1

I have files stored in EFS. I want to upload the files to Neptune. I came across many references where files are uploaded to Neptune from S3. But in my use case i am having files in EFS. Is it possible to upload from efs to Neptune through python?

Does Neptune support to load files from EFS with out using S3?

I tried using gremlin library to connect to Neptune and used g.inject() method to upload the files. But it didn't worked

deepika
  • 21
  • 2
  • Where you mentioned `g.inject()` did you mean `g.io` ? Neptune supports `g.io()` for loading GraphML and/or GraphSON data. The data has to be accessible using HTTPS from a location that can be reached by the Neptune engine (e.g. HTTPS server, S3 pre-signed URL). – Kelvin Lawrence Apr 13 '23 at 14:36

1 Answers1

1

Neptune has a bulk loader feature [1] that specifically integrates with just S3. It requires specific file formats - a specific CSV format for loading Property Graph data (data that would be queried via Gremlin or openCypher) and 4 other specific RDF formats for RDF data.

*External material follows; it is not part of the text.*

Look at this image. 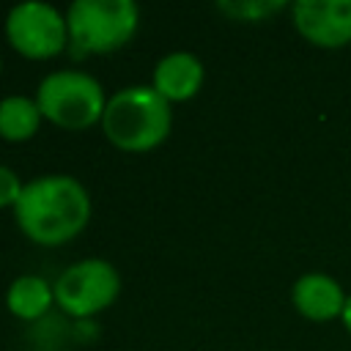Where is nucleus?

Depending on the size of the data, you may want to look at converting it into the CSV format and loading it into S3 to use Neptune's bulk loader feature versus attempting to create your own loading mechanism. The bulk loader will load the data with concurrency and can take advantage of all of the resources available on a given Neptune writer instance.

Loading via a Gremlin query maybe fine for smaller datasets or incremental loads. Just realize that all Gremlin write queries are single threaded, so unless you build concurrency into your write logic, you're write queries will only consume the resources of a single vCPU. There's some best practices related to streaming data into Neptune that covers how to scale writes with concurrency [2].

Other alternatives for loading data into Neptune via Gremlin include:

a. The AWS SDK for Pandas - you can read your data into a Pandas Dataframe and directly push the Dataframe to Neptune. [3] b. Using the Gremlin io() step. With this method, your files would need to be accessible via a web server (http). So you would have to mount your EFS filesystem to an EC2 instance and expose the EFS mount/path behind a web server (Apache web server, NGINX, etc.) running on that instance. You could then issue commands like:

g.io('https://<my_web_server>/<my_file>').read()

This last method works with files already formatted in GraphML or GraphSON formats.

[1] https://docs.aws.amazon.com/neptune/latest/userguide/bulk-load.html [2] https://aws-samples.github.io/aws-dbs-refarch-graph/src/writing-from-amazon-kinesis-data-streams/ [3] https://github.com/aws/aws-sdk-pandas/blob/main/tutorials/033%20-%20Amazon%20Neptune.ipynb

Taylor Riggan
  • 1,963
  • 6
  • 12